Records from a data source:
-- begin --
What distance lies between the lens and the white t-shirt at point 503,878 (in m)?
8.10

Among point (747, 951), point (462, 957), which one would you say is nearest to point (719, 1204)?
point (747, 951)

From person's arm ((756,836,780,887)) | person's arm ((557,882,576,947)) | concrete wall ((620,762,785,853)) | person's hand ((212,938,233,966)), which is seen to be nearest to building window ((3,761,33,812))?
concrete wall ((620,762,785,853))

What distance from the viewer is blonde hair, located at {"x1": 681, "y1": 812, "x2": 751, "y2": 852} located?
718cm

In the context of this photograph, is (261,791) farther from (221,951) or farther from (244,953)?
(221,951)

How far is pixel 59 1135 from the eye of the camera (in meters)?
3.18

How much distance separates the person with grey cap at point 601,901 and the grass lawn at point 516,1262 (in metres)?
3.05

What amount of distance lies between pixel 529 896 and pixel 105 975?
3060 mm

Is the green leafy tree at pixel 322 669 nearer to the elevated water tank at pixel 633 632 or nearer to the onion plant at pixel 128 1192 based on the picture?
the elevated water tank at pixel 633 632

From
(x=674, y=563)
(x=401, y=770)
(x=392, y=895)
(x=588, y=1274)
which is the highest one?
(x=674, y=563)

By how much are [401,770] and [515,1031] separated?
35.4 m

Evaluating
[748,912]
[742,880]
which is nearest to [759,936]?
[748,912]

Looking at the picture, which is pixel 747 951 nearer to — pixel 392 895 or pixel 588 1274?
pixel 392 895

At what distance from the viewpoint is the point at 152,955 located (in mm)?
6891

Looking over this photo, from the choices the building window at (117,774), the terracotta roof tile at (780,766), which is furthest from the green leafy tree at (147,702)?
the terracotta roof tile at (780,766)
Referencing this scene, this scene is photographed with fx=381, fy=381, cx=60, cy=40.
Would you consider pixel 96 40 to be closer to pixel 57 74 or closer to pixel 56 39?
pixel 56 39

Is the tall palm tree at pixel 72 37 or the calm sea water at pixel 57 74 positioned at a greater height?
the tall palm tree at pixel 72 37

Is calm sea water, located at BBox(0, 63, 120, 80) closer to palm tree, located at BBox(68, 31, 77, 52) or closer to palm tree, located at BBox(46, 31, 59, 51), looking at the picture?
-- end --
YOUR TASK
In the listing above, find the line with "Looking at the picture, which" and set down that line and all after it exactly, through the final line.

THE COMPLETED TASK
Looking at the picture, which is pixel 747 951 nearer to — pixel 392 895 or pixel 588 1274?
pixel 392 895

At what distance from the viewpoint is the point at 152,955 located (in mm)?
6891

Looking over this photo, from the choices the building window at (117,774), the terracotta roof tile at (780,766), which is furthest from the green leafy tree at (147,702)?
the terracotta roof tile at (780,766)
Referencing this scene, this scene is photographed with fx=381, fy=381, cx=60, cy=40.
Would you consider pixel 96 40 to be closer to pixel 57 74 or closer to pixel 56 39?
pixel 56 39

Is the tall palm tree at pixel 72 37 or the calm sea water at pixel 57 74 positioned at a greater height?
the tall palm tree at pixel 72 37

Is calm sea water, located at BBox(0, 63, 120, 80) closer to palm tree, located at BBox(68, 31, 77, 52) or closer to palm tree, located at BBox(46, 31, 59, 51), looking at the picture?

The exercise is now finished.